第二天,医生对苏说:“她脱离危险了。你成功了。现在需要的就是营养与照料了。”
Later that day, Sue came to the bed where Johnsy lay, and put one arm around her.
那天晚些时候,苏来到约翰妮躺的病床旁边,用一只胳膊抱着她。
"I have something to tell you, white mouse," she said. "Mister Behrman died of pneumonia today in the hospital. He was sick only two days. They found him the morning of the first day in his room downstairs helpless with pain. His shoes and clothing were completely wet and icy cold. They could not imagine where he had been on such a terrible night.
她说:“小东西,我有话要对你说。今天贝尔曼先生在医院去世了。他病了两天。第一天早上,人们在他的地下室发现了病入膏肓的他。他的鞋子与衣服全湿透了,并且冰冷异常。人们不能想象出在这样一个风雨交加之夜他去哪儿了。”

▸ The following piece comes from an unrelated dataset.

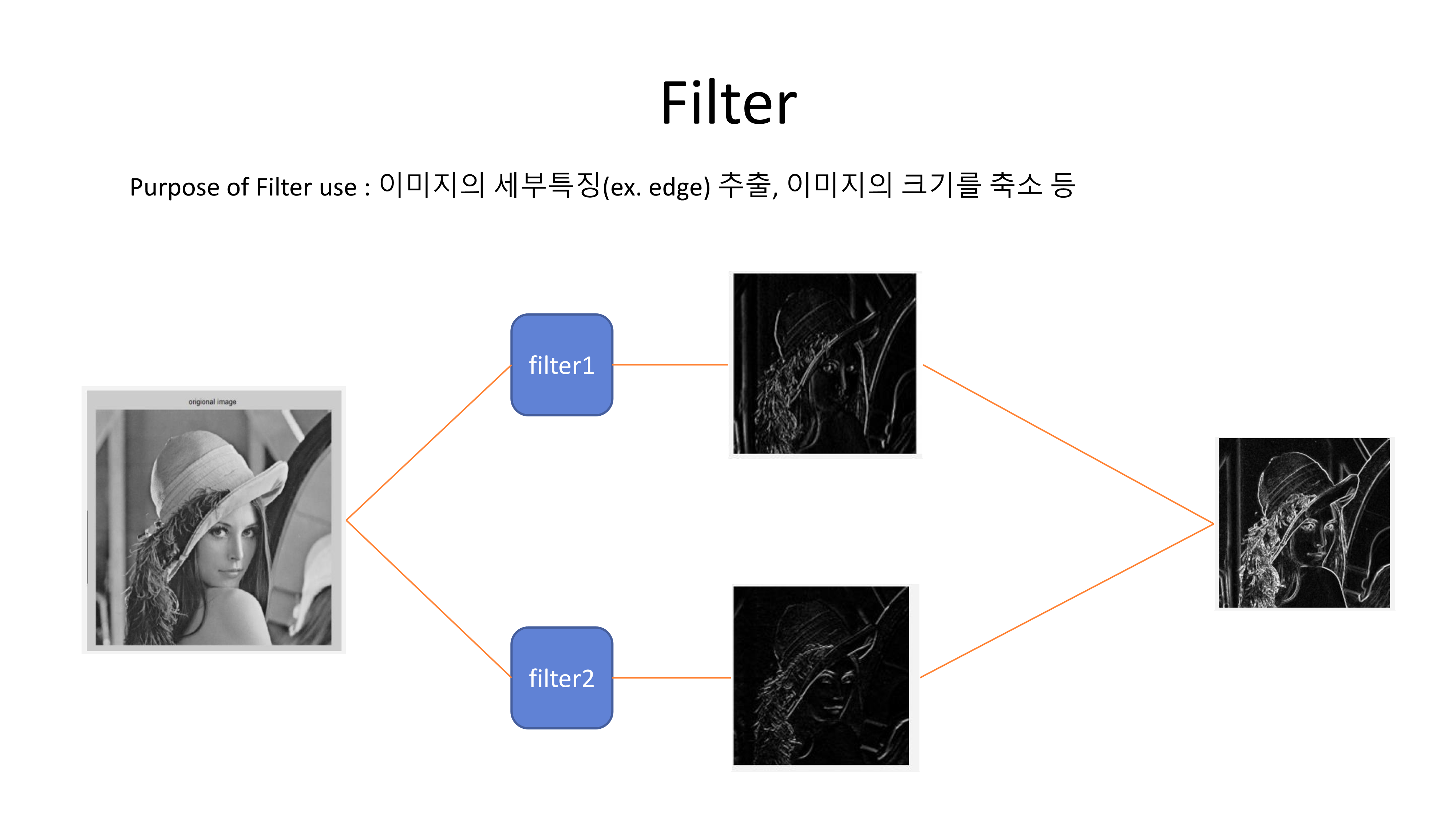 Filter

Purpose of Filter use : 이미지의 세부특징(ex. edge) 추출, 이미지의 크기를 축소 등

origional image

filter1

filter2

And then they found a lantern, still lighted. And they found a ladder that had been moved from its place. And art supplies and a painting board with green and yellow colors mixed on it.
“然后,人们发现有一盏灯依然亮着。人们发现这盏灯的位置挪动了。旁边还有一些画画用的东西以及着了绿黄颜色的一张画板。”
And look out the window, dear, at the last ivy leaf on the wall. Didn't you wonder why it never moved when the wind blew? Ah, darling, it is Behrman's masterpiece - he painted it there the night that the last leaf fell."
“亲爱的,向窗外望一下,看看墙上挂着的那片葡萄藤叶子吧。你没有想过刮风之时它为何纹丝不动吗?哦,亲爱的,那是贝尔曼先生的杰作——就在那片叶子落下的晚上,他将它画了下来。”